## Your goal
What you give back should match the records word for word.

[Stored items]
★ ★ ★ ★

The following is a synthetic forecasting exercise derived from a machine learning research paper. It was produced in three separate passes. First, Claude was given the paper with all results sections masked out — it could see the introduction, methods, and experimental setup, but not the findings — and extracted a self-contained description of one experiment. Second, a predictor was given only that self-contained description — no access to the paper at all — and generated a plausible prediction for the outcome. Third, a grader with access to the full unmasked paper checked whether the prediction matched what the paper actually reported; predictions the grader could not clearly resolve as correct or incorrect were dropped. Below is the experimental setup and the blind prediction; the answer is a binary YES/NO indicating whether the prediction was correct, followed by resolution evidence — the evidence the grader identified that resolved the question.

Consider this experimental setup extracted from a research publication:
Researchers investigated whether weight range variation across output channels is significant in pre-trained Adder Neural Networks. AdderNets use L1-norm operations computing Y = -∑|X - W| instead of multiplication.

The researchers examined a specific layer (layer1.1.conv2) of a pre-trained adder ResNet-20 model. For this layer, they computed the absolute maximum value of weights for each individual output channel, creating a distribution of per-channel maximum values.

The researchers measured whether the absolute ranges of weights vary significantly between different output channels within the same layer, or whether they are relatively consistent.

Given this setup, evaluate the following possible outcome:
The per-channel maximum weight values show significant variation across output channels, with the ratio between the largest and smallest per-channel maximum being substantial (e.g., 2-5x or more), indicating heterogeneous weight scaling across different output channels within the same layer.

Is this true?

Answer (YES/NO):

★ ★ ★ ★

## Answer for this exercise
The following is a synthetic forecasting exercise derived from a machine learning research paper. It was produced in three separate passes. First, Claude was given the paper with all results sections masked out — it could see the introduction, methods, and experimental setup, but not the findings — and extracted a self-contained description of one experiment. Second, a predictor was given only that self-contained description — no access to the paper at all — and generated a plausible prediction for the outcome. Third, a grader with access to the full unmasked paper checked whether the prediction matched what the paper actually reported; predictions the grader could not clearly resolve as correct or incorrect were dropped. Below is the experimental setup and the blind prediction; the answer is a binary YES/NO indicating whether the prediction was correct, followed by resolution evidence — the evidence the grader identified that resolved the question.

Consider this experimental setup extracted from a research publication:
Researchers investigated whether weight range variation across output channels is significant in pre-trained Adder Neural Networks. AdderNets use L1-norm operations computing Y = -∑|X - W| instead of multiplication.

The researchers examined a specific layer (layer1.1.conv2) of a pre-trained adder ResNet-20 model. For this layer, they computed the absolute maximum value of weights for each individual output channel, creating a distribution of per-channel maximum values.

The researchers measured whether the absolute ranges of weights vary significantly between different output channels within the same layer, or whether they are relatively consistent.

Given this setup, evaluate the following possible outcome:
The per-channel maximum weight values show significant variation across output channels, with the ratio between the largest and smallest per-channel maximum being substantial (e.g., 2-5x or more), indicating heterogeneous weight scaling across different output channels within the same layer.

Is this true?

Answer (YES/NO):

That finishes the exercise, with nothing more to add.